GLENDALE, Ariz. (AP) -- Arizona Cardinals coach Bruce Arians has worked with some pretty good quarterbacks in his coaching career - Peyton Manning, Ben Roethlisberger, Andrew Luck.
Now, with Arians at age 60 in his first full season as an NFL head coach, his quarterback is 33-year-old Carson Palmer.
"Like I told him," Arians said on Saturday, Day 2 of the Cardinals' training camp, "this is a cowboy movie with two old guys, this is our last rodeo in the desert."
Palmer has arrived highly motivated. At this stage of his career, he's not interested in a long rebuilding project. It's about winning now, he said. No matter what it will have to come in the NFC West, arguably the toughest division in the league.
While there is much work to do, he said, he senses the same sentiment among his teammates.
"The one good thing you look at is that guys are flying around, guys are excited to be out there, guys are excited to get going," Palmer said. "There's not the attitude of `Let's get through camp,' there's an attitude of `Let's get better.'"
Palmer is entering his 13th NFL season, his 6-foot-5, 235-pound frame battered in his years with the Cincinnati Bengals and Oakland Raiders. The Cardinals, in dire need of a quarterback after a disastrous 2012 season, sent only a sixth-round draft pick to Oakland to get Palmer, then signed him to a two-year, $16 million contract.
Last year, Palmer had the third 4,000-yard passing season of his career, but the Raiders were usually trying to come from behind, limping to a 4-12 record. It was clear Palmer's two-year stay there was over. Arizona loomed as probably the final destination in a career with big numbers not a lot of success in terms of wins and losses. In 122 career starts, Palmer is 54-68.
In yet another training camp, Palmer said it's back to basics for him.
"Early stages one of the things I'm always focused on is mechanics and footwork," he said. "That's something you can't get enough work on. You can't get coached enough on it. You can't get enough reps. It's something I'm consistently looking at."
He's also keeping up his work on the playbook, even though he's been studying it all offseason, through a series of formal and informal workouts.
He wants to "feel better about the play as it's coming into my head and I'm going through my reads and going through my decisions before I make the call in the huddle,'" Palmer said. "And a whole bunch of other things. There's a ton of work to do by everybody in that locker room."
Timing with the receivers is less of a problem. The quarterbacks and their targets had an informal workout last month just to stay sharp. Palmer throwing to Larry Fitzgerald, Andre Roberts and Michael Floyd, among others.
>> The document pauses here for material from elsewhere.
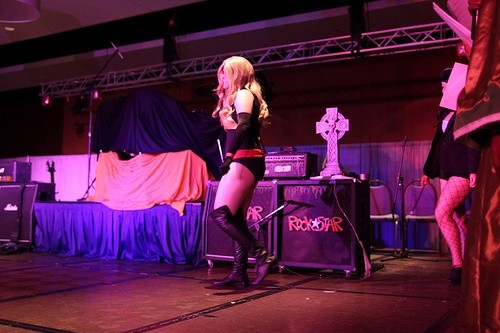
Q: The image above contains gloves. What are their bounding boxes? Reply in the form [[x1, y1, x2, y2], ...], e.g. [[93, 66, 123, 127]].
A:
[[218, 157, 233, 175]]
"There really wasn't a big lapse in timing where we have to get back on the same page," Palmer said. "I think that's one really good thing about getting together in the month of July is you keep that rhythm and you keep improving it."
There is always a bit of dread for veterans going into camp. Palmer said he feels that less so this year than in any other. Such is the rejuvenating nature of a fresh start.
"We need to keep the attitude we have right now in week two, week three, week four," Palmer said, "because we have an attitude now where we're just trying to get better."
After a severe knee injury and the inevitable consequences of age, Palmer is not a mobile quarterback. Keeping him upright will be the main task on an offensive line still in the making.
There is competition at both tackles and the projected starter at left guard, first-round draft pick Jonathan Cooper, is absent in a contract dispute.
Palmer said it's "a fine line" between the benefits of having tough competition and the rewards of having good, experienced chemistry on the line.
Arians said that the blocking scheme will take into account Palmer's lack of mobility.
"You build it around the abilities of the guy," Arians said. "He's still athletic but he's not going to be the scrambler that say Ben or Andrew were, more in Peyton's mode - move yourself within the pocket, get the ball out, don't take sacks."
As Palmer noted, there's always optimism at this point.
"It's a great feeling in the locker room," he said. "It's only Day One."